No era un buen día para el extraño extrajero, pero en su papelito arrugado de cosas por hacer estaba subir los 444 escalones para llegar a la cima del cerro Santa Ana y disfrutar de la mejor vista que una Guayaquileña le haya prometido jamás. Subir juntos, fue una de las promesas falsas de su 'negrita'. Ella le dijo que no volvería allí hasta que él regresara con ella a Guayaquil pero, dos días atrás, en la actualización de estado de su Instagram, confirmó que había vuelto al lugar... con su ex. Estaba de más mencionar que wn loa planes originales no lo habían invitado a él. Entonces esa mañana, el sujeto se vistió muy formal, con saco y corbata, amarró la pañoleta de ocasiones especiales, la gris, para cubrir su cabeza y se aseguró de acomodar muy bien un sombrero de paja toquilla sobre ella. Era un día espléndido y nunca sabía cuál era su último día.

—Resiste que esto apenas se compone. —Se animó en voz alta.

En su primer viaje a la ciudad, con la escasez de tiempo no pudo más que solo acompañar a esa chica devota del pan a un concierto y, al final, ni siquiera tuvo la oportunidad de llevarla a casa, solo le pagó un taxi y él se fue directo al hotel, cansado, a preparar el equipaje para su retorno a casa temprano. ¿Qué habría pasado si... desde ese día se quedaba en Ecuador para siempre? Se cuestionó. La imaginación jugaba en su contra, día trás día se ilusionaba más con un amor que nunca existió, se planteaba miles de posibilidades dónde él no era un perdedor; donde el verdadero amor ganaba la batalla, pero todo hacía parte de su imaginación al fin y al cabo.
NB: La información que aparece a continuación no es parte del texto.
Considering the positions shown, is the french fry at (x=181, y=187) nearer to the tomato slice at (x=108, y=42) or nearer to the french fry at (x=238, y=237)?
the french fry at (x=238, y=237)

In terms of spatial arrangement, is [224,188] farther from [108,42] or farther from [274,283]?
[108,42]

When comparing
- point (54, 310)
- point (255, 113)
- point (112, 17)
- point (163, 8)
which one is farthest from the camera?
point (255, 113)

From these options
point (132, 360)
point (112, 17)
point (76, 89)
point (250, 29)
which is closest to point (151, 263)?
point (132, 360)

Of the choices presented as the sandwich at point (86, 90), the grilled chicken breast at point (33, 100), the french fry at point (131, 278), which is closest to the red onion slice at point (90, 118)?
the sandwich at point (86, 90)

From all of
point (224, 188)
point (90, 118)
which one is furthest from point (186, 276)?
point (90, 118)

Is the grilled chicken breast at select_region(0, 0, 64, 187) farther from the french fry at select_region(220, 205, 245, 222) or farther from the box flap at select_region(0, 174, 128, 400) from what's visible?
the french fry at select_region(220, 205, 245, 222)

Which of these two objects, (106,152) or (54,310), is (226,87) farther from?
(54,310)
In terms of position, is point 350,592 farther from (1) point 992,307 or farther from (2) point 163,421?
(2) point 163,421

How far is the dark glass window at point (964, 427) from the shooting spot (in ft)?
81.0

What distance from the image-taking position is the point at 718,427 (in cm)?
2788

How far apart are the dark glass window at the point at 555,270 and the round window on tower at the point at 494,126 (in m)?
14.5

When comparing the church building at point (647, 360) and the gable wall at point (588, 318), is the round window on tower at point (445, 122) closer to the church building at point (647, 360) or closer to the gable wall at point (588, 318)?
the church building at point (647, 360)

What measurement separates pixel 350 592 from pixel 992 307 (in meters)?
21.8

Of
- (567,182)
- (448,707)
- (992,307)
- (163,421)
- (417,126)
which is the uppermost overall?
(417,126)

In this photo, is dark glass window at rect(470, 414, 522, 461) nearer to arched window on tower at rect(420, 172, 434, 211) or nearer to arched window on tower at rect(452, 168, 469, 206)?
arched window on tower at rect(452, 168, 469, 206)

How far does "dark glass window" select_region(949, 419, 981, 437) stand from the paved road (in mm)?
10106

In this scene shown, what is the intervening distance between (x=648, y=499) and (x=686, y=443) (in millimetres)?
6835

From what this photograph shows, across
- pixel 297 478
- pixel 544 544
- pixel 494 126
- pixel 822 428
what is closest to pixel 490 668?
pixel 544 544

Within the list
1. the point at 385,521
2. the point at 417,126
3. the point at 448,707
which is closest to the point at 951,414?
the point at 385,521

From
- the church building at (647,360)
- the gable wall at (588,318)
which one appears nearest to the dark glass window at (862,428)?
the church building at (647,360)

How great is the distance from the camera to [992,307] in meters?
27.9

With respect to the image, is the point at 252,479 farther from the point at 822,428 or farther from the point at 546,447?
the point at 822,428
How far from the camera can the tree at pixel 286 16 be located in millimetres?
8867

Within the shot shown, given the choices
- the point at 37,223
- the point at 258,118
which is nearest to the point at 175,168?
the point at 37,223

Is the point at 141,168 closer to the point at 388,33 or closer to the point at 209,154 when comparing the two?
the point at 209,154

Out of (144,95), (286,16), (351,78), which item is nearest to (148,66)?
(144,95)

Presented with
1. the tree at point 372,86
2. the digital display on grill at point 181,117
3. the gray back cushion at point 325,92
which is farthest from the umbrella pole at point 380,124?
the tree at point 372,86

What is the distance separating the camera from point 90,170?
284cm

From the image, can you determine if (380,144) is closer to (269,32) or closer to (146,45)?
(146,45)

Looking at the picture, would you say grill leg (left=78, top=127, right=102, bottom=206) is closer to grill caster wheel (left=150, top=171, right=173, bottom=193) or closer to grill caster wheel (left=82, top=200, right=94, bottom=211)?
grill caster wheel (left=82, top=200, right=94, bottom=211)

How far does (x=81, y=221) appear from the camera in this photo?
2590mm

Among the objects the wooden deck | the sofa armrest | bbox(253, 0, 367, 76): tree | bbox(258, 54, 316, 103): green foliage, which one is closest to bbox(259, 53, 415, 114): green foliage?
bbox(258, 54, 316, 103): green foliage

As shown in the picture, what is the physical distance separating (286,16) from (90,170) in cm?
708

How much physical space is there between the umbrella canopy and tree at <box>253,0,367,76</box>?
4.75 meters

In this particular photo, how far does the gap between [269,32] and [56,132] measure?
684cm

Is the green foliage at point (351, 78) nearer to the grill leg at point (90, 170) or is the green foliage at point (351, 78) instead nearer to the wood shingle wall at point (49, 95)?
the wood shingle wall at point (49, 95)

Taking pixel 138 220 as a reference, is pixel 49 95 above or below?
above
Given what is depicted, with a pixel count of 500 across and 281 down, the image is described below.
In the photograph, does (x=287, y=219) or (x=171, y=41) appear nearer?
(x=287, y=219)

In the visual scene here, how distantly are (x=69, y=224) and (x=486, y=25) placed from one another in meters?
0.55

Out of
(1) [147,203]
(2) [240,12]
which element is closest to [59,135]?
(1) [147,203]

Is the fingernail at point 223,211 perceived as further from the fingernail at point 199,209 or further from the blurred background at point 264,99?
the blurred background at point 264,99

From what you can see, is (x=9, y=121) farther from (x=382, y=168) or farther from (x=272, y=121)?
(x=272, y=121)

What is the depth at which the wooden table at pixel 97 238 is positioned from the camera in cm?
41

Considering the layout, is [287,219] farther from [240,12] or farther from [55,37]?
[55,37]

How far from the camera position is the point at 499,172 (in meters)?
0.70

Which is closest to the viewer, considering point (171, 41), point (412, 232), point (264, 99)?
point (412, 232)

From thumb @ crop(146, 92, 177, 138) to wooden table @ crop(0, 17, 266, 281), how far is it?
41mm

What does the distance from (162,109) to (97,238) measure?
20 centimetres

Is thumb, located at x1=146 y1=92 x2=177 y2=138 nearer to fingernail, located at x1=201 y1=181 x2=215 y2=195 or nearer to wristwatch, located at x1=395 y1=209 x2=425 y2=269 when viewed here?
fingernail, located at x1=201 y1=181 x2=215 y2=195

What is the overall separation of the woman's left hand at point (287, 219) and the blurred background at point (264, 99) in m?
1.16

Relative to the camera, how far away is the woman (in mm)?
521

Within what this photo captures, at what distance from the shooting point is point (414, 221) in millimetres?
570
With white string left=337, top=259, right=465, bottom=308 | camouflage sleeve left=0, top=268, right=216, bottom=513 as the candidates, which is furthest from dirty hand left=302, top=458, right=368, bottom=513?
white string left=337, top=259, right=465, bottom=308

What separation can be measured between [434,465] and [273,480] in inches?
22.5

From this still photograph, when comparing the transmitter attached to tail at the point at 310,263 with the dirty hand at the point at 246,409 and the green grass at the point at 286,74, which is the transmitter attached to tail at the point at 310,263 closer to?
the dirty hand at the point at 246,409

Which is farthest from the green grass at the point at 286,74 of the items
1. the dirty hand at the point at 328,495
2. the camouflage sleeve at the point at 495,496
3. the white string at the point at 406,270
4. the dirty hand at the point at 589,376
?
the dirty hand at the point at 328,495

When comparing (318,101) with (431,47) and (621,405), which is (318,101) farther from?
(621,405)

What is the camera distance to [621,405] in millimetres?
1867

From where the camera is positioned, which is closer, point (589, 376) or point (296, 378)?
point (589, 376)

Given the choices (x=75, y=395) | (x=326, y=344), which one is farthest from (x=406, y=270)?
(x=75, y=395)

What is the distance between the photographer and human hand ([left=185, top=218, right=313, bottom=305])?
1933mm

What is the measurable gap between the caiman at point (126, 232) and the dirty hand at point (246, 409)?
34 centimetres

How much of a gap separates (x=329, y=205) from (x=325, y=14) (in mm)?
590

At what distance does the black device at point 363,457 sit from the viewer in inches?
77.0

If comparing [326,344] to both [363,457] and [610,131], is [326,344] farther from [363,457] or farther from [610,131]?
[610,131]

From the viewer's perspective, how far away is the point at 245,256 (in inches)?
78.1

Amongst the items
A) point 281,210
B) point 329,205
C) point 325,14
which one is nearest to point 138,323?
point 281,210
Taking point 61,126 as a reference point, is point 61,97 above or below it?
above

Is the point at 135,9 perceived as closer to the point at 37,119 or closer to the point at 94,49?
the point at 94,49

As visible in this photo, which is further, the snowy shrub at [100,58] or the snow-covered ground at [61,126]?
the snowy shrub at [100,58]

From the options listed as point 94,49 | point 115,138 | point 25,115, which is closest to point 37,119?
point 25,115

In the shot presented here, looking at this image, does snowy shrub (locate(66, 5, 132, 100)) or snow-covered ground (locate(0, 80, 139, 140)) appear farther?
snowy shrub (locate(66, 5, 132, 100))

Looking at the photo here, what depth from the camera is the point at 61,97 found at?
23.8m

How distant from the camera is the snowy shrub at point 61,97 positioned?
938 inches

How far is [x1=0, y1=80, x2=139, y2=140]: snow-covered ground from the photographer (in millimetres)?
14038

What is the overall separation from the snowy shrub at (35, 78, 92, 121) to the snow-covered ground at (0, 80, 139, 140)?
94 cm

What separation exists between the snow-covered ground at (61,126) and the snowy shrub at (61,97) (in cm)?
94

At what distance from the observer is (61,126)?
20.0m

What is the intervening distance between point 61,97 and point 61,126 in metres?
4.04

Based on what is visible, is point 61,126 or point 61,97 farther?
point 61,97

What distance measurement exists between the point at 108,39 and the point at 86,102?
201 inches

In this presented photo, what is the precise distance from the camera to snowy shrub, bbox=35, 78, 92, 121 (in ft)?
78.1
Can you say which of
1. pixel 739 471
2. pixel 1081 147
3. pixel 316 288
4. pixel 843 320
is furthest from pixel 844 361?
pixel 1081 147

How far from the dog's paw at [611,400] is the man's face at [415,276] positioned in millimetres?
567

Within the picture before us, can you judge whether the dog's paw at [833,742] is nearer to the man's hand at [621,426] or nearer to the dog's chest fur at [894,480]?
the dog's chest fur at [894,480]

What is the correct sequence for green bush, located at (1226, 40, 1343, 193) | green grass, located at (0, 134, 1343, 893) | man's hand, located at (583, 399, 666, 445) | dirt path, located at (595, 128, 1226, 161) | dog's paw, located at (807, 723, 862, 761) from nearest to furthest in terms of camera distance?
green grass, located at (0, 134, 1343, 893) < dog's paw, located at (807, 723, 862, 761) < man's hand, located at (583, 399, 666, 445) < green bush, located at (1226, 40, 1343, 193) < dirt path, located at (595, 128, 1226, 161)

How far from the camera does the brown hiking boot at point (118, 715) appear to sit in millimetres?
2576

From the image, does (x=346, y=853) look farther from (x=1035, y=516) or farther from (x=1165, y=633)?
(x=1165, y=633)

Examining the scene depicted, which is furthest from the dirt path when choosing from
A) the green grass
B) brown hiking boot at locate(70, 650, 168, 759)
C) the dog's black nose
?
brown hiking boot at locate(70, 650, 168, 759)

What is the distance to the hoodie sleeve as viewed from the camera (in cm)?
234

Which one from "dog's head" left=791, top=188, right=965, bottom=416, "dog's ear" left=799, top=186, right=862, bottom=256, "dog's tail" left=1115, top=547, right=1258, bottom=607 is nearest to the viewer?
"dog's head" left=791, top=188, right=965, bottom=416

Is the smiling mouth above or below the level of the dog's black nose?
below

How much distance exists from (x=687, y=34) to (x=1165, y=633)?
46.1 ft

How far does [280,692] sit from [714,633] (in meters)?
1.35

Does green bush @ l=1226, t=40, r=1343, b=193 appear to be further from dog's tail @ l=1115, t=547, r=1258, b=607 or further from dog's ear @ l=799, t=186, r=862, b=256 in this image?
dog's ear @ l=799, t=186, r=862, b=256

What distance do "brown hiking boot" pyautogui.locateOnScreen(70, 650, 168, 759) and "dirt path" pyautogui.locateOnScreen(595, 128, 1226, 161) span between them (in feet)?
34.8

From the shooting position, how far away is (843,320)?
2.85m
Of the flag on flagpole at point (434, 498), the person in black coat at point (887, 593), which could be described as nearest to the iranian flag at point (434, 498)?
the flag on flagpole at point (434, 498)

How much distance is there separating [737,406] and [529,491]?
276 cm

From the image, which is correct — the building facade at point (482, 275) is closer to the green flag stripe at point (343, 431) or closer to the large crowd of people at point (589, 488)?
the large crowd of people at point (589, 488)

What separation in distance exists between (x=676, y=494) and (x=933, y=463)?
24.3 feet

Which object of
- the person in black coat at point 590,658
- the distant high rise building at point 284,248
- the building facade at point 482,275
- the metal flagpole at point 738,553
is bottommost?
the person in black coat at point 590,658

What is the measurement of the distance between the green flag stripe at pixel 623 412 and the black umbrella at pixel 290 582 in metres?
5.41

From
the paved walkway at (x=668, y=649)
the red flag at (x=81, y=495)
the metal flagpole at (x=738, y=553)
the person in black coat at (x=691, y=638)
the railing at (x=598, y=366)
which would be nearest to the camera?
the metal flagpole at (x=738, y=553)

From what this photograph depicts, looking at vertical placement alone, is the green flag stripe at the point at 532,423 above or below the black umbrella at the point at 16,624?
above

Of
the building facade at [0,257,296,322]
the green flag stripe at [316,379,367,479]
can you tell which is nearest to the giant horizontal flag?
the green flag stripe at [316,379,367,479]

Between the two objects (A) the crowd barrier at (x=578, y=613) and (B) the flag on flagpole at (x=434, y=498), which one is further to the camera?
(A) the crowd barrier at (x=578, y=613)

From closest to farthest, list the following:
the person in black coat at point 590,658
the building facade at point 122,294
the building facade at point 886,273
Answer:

—111. —Pisó el escalón guiado entre buenos recuerdos para no desfallecer.

Ponerse a conversar con extraños era algo que jamás hacía, mientras estuvo cuerdo, cabe recalcar. Fue sin querer, sin pensar y sin darse cuenta que, en sus vacaciones express a Cuenta (Ecuador), terminó conversando con una mujer de ojos sonrientes. En el preciso instante en qué sonrió escuchando lo que la mujer recién conocida hablaba debió sospechar que algo andaba mal en su cabeza. Esa Guayaca morenita que con su voz le refrescaba el alma, como el jugo de caña en una tarde de julio, logró atraparlo. No podía recordar cómo empezó la conversación, pero sí como lo había encantado. No podía olvidar la devoción con la que hablaba sobre comer, su imaginación sin límites, la rapidez para encontrar sinónimos y comparaciones a la hora de explicarle algo. Esa mujer de mente abierta, le sonaba parecida a él, pero al tiempo tan diferente, porque ella sí era libre, así como él quería ser y no podía. Esa morena de voz exquisita era libre porque era fuerte y valiente.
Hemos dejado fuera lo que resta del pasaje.